TEXT SECTION>
──────

Advisors are turning to annuities, using tactical asset allocation and continuing to move to fee-based business models, as they cope with the effects that the sluggish economic climate is having on their practices, according to findings from the latest Russell’s Financial Professional Outlook.

About 45% of advisors are responding to decreased margins and increased investor risk aversion by moving transactional clients to fee-based accounts, according to Russell Investments. That falls in line with a general industry shift toward fee-based accounts that began several years ago, according to Phill Rogerson, managing director of consulting and client service for Russell Investments.

Given that some advisors had begun replacing lost business by shifting to transactional models, researchers were surprised that the move toward fee-based models sustained momentum during the market downturn, he said. 

According to the survey, which was released last week, 39% of advisors are selling more annuities, in a response to customer demand for products guaranteed income products. Also, 26% of advisors are using new methods for prospecting for clients. The investment research firm polled 348 financial advisors at brokerage firms, insurance companies and registered investment advisory firms this summer.

──────

WRITTEN TASK A>
List every percentage of advisors that the advisor survey article reports.
WRITTEN TASK B>
Reproduce the stretch of the advisor survey article from "According to the" through "firms this summer." word for word.
Answer using only the advisor survey article above.

EXCERPTED DATA>
──────

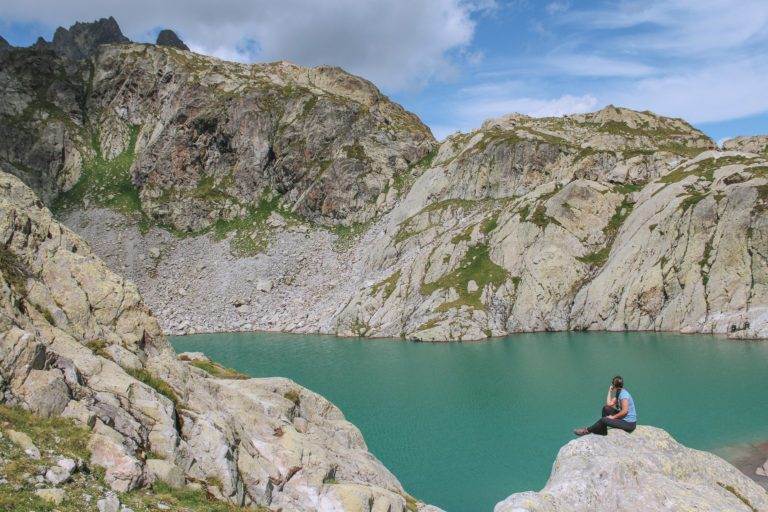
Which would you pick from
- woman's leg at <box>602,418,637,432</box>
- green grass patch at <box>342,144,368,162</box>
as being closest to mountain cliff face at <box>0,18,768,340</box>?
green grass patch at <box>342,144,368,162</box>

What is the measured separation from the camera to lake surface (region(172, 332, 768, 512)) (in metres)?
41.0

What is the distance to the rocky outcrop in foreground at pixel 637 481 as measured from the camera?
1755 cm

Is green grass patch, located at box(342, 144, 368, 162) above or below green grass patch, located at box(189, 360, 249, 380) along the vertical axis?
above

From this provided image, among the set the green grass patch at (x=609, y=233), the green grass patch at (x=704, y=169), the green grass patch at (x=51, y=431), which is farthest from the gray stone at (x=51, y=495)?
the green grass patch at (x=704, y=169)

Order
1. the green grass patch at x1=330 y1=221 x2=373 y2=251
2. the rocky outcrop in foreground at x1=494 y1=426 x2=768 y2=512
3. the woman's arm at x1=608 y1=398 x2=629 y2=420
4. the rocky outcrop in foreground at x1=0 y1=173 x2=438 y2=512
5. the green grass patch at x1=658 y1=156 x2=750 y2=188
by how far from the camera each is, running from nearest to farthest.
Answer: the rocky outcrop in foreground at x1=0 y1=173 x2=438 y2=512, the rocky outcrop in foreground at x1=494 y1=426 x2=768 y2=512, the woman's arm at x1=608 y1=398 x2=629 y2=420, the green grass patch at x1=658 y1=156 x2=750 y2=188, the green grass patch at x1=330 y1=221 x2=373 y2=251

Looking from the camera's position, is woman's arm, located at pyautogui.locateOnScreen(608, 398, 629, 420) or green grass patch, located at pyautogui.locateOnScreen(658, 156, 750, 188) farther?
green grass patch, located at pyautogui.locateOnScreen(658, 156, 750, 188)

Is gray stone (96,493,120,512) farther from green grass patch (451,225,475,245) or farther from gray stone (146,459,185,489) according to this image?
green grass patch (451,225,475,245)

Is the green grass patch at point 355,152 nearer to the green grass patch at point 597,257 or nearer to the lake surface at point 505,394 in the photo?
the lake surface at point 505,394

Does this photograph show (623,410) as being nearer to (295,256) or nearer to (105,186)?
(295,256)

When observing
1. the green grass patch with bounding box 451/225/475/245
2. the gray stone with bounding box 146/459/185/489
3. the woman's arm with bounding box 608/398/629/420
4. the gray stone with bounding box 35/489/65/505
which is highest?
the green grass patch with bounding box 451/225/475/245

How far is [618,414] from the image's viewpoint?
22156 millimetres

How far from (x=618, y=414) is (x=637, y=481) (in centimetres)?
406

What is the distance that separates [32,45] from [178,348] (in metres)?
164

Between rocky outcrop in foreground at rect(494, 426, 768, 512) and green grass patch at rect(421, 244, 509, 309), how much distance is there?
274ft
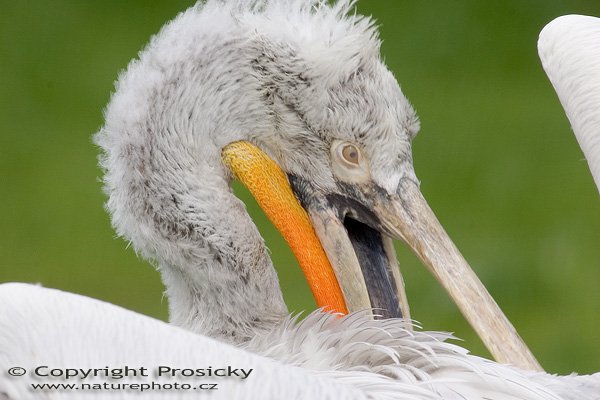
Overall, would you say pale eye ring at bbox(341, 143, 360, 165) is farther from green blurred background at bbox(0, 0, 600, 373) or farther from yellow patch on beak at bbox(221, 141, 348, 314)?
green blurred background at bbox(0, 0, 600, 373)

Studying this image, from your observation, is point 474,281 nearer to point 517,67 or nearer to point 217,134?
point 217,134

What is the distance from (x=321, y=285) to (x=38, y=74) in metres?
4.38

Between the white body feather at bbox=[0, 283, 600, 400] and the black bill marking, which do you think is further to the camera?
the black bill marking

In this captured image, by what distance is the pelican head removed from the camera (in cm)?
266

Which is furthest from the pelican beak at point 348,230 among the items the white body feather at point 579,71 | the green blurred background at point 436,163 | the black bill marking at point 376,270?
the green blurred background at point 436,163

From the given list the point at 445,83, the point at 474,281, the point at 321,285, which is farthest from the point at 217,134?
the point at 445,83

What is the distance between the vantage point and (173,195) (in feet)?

──────

CORRECT ANSWER A>
45%, 39%, 26%

CORRECT ANSWER B>
According to the survey, which was released last week, 39% of advisors are selling more annuities, in a response to customer demand for products guaranteed income products. Also, 26% of advisors are using new methods for prospecting for clients. The investment research firm polled 348 financial advisors at brokerage firms, insurance companies and registered investment advisory firms this summer.